_Set problem_
Go through the records underneath and write each one out again exactly.

Spatial relation data:
....................
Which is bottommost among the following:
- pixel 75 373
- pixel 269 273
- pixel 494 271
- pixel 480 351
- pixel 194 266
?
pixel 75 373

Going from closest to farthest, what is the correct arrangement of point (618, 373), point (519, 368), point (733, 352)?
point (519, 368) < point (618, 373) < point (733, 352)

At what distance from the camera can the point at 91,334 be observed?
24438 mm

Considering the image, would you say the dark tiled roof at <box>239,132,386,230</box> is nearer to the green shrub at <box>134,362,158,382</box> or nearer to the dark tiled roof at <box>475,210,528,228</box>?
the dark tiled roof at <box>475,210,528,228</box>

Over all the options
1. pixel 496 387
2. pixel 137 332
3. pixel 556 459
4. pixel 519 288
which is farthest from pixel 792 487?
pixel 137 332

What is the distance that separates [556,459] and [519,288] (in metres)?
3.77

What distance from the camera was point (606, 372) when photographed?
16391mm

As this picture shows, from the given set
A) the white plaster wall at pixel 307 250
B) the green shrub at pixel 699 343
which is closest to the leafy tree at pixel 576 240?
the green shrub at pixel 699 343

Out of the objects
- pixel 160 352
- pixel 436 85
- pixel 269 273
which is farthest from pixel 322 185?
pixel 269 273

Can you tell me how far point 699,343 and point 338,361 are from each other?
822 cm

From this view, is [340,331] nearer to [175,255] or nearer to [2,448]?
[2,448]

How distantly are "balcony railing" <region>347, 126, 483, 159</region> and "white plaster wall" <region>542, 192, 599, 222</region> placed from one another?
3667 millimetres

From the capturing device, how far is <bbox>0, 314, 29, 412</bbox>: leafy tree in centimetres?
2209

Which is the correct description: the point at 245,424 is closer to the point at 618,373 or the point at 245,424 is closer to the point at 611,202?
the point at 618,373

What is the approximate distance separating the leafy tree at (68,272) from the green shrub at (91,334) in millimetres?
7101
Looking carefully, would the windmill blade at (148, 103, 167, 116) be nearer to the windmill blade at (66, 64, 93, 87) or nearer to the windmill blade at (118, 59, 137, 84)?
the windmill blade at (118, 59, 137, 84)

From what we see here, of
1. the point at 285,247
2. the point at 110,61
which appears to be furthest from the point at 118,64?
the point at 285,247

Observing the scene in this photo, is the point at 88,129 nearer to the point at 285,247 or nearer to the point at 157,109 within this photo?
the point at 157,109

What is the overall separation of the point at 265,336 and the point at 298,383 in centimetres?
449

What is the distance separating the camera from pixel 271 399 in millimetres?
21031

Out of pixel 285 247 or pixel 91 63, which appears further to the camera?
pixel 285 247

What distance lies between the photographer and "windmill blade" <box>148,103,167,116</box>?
....................
_Written answer_
Which is bottommost among the following:
- pixel 75 373
- pixel 269 273
- pixel 494 271
- pixel 480 351
- pixel 194 266
?
pixel 75 373

Going from closest to farthest, what is the correct arrangement of point (618, 373), point (519, 368), point (733, 352)?
point (519, 368) < point (618, 373) < point (733, 352)

At what distance from the camera can the point at 91,334 be observed?
24438 mm

Considering the image, would you say the dark tiled roof at <box>239,132,386,230</box> is nearer to the green shrub at <box>134,362,158,382</box> or nearer to the dark tiled roof at <box>475,210,528,228</box>?
the dark tiled roof at <box>475,210,528,228</box>

Over all the options
1. pixel 496 387
2. pixel 137 332
3. pixel 556 459
4. pixel 519 288
which is farthest from pixel 792 487?
pixel 137 332

What is the distance that separates [556,459] and [519,288] (in metres)?
3.77

What distance from the camera was point (606, 372) when photographed?
16391mm

As this picture shows, from the given set
A) the white plaster wall at pixel 307 250
B) the green shrub at pixel 699 343
which is closest to the leafy tree at pixel 576 240?
the green shrub at pixel 699 343

Out of the objects
- pixel 160 352
- pixel 436 85
- pixel 269 273
which is farthest from pixel 322 185?
pixel 269 273

Can you tell me how far point 699,343 and point 338,361 are from each other?
822 cm

From this view, is [340,331] nearer to [175,255] or nearer to [2,448]?
[2,448]

How distantly are "balcony railing" <region>347, 126, 483, 159</region> and "white plaster wall" <region>542, 192, 599, 222</region> placed from one another?
3667 millimetres

From the capturing device, how far is <bbox>0, 314, 29, 412</bbox>: leafy tree in centimetres?
2209

Which is the correct description: the point at 245,424 is closer to the point at 618,373 or the point at 245,424 is closer to the point at 611,202?
the point at 618,373

What is the approximate distance separating the leafy tree at (68,272) from the green shrub at (91,334) in millimetres?
7101
Looking carefully, would the windmill blade at (148, 103, 167, 116) be nearer to the windmill blade at (66, 64, 93, 87) or nearer to the windmill blade at (118, 59, 137, 84)?
the windmill blade at (118, 59, 137, 84)

From what we see here, of
1. the point at 285,247
2. the point at 110,61
which appears to be furthest from the point at 118,64?
the point at 285,247

Observing the scene in this photo, is the point at 88,129 nearer to the point at 285,247 or nearer to the point at 157,109 within this photo?
the point at 157,109

What is the overall separation of the point at 265,336 and the point at 298,383 in centimetres?
449

What is the distance separating the camera from pixel 271 399 in millimetres?
21031

Out of pixel 285 247 or pixel 91 63, which appears further to the camera?
pixel 285 247

What distance lies between the photographer and "windmill blade" <box>148,103,167,116</box>?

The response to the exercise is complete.